I’m working all week at the office that I retired from a couple of years ago, replacing the person who replaced me so he can take a much-needed vacation (and going somewhere warm!). Since there are lots of nice eating places in the neighborhood, I plan to get takeout all week. (There’s usually no time to take an actual lunch hour.) But I had a bizarre experience today.
I went to a Mexican place nearby. It has restaurant seating in the back and a takeout counter in the front. I ordered three tacos. The young man rang it up and said it would be $10.72. I gave him $21. He rummaged in his cash drawer, then walked away, and I assumed he was looking for a $10 bill. Indeed, he came back shortly and handed me the $10 bill – and that was all. I felt a little confused and went to sit down while waiting for my order.
When it arrived, the bill clearly said: $10.72. I looked at it and then at him.
“Didn’t you say it would be $10.72?” I asked.
He smiled. “We don’t usually do coins.”
What?

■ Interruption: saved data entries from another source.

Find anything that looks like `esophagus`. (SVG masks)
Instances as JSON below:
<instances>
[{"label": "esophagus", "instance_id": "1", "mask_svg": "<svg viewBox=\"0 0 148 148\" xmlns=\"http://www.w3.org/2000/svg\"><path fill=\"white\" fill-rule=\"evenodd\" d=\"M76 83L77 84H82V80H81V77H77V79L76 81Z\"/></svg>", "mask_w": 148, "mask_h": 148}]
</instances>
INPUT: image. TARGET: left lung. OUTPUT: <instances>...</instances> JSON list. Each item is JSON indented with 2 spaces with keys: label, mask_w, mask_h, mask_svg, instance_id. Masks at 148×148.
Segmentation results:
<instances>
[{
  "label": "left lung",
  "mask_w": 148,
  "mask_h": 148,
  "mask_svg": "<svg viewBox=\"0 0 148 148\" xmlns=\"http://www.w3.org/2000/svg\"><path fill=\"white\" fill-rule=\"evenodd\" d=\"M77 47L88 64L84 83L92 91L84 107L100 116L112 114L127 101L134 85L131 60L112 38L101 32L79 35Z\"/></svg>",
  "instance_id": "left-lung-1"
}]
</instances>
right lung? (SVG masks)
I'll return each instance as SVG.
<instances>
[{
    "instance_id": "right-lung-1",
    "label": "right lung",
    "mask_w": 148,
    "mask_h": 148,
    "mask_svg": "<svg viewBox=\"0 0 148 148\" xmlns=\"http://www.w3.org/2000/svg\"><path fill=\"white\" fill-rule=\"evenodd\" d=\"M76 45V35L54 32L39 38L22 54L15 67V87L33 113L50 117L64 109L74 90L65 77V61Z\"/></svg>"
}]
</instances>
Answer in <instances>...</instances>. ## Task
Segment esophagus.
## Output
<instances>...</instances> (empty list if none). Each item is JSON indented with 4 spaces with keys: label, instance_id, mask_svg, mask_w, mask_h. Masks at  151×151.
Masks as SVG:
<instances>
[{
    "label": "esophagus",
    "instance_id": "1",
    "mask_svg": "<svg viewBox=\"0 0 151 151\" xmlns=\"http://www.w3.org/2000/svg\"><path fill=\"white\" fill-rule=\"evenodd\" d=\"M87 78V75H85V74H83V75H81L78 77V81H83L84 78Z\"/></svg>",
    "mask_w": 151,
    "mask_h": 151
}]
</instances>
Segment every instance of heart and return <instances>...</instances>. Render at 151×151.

Is the restaurant just arbitrarily deciding that a $10.72 lunch is actually going to cost me $11?
“Well, I do,” I said.
He went off and brought me back a quarter. Was I going to quibble over three cents? Some stores really don’t do pennies anymore. If something costs $10.96, and you pay $11, you’ll get a nickel back, and if it costs $10.93, and you pay $11, you’ll get a nickel back. Okay, I can deal with that.
I started to leave, but stopped and told the restaurant hostess what had happened. Was this a restaurant policy? I wondered. She looked puzzled and said she didn’t know anything about it, and it didn’t sound right. And she would speak to someone about.
As I write this up, I wonder whether the restaurant was keeping the change, or whether the takeout countermen were treating the change like an involuntary tip. There was no tip jar; while many takeout places now have such things, perhaps this restaurant forbade that. Personally, I think establishments should pay their workers a living wage and tips banned. In revolutionary Russia tipping was considered insulting, a holdover from czarist times when tips were given servants as a form of noblesse oblige. Who can say what one person can “afford” and what another can’t? A sticky question.